Em 27 de Março, Anselm Hüttenbrenner, 11 compositor e amigo, descreveu os momentos finais de Beethoven da seguinte forma:

“ele estava lá, inconsciente, das três da tarde até depois das cinco. De repente, houve um estrondo de trovão acompanhado por um raio que iluminou a câmara da morte com uma luz forte. Após esse inesperado fenômeno natural, Beethoven abriu os olhos, levantou a mão direita e, com o punho cerrado, olhou para cima por vários segundos com um rosto grave e ameaçador, como se dissesse: “eu desafio você, poderes do mal! Fora! Deus está comigo.”Também parecia que ele estava chamando como um comandante valente para suas tropas de coração fraco:” coragem, homens! Avancem! Confia em mim! A vitória é nossa!”Quando ele deixou sua mão afundar na cama novamente, seus olhos se fecharam no meio do caminho. Minha mão direita estava sob sua cabeça, minha mão esquerda descansou em seu peito. Não havia mais respiração, nem mais batimentos cardíacos!”
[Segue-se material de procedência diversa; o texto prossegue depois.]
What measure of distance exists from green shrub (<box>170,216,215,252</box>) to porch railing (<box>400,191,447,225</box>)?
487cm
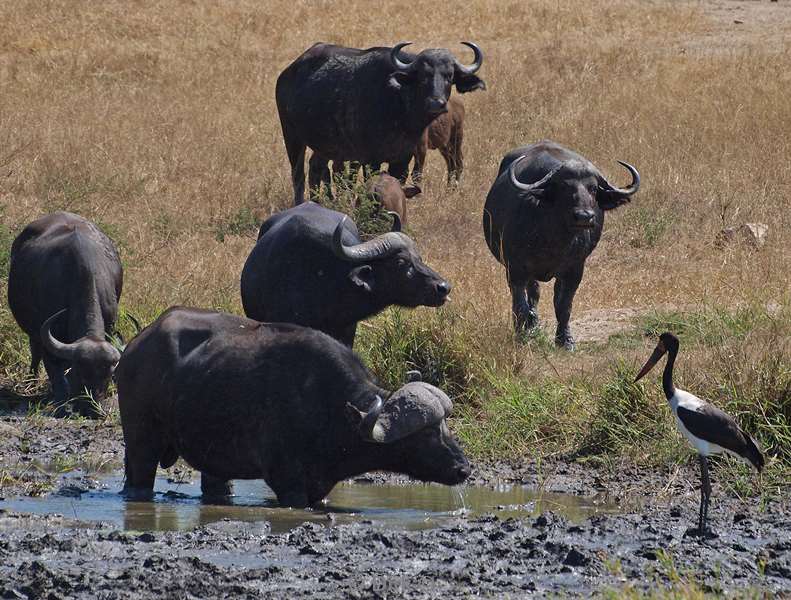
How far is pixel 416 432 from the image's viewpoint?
28.0ft

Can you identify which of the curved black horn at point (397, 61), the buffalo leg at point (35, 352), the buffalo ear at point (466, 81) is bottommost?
the buffalo leg at point (35, 352)

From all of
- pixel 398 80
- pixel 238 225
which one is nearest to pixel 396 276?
pixel 398 80

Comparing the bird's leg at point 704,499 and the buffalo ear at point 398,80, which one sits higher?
the buffalo ear at point 398,80

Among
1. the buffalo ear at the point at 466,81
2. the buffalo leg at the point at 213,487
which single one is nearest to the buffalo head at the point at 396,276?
the buffalo leg at the point at 213,487

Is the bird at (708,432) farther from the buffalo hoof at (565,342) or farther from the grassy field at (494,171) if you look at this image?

Nós amantes de música e profissionais da medicina, “o mais humanístico de ciências e a mais científica das ciências humanas”,12 comemorar seus 250 anos de existência e são eternamente gratos por seu legado como um pianista, violinista, organista, compositor, maestro, professor, idealista, e como um homem que superou enormes adversidades para dar plena expressão à sua genialidade.

Beethoven para sempre!

Financiamento

Nenhum.

conflito de interesses

os autores declaram que não têm conflito de interesses.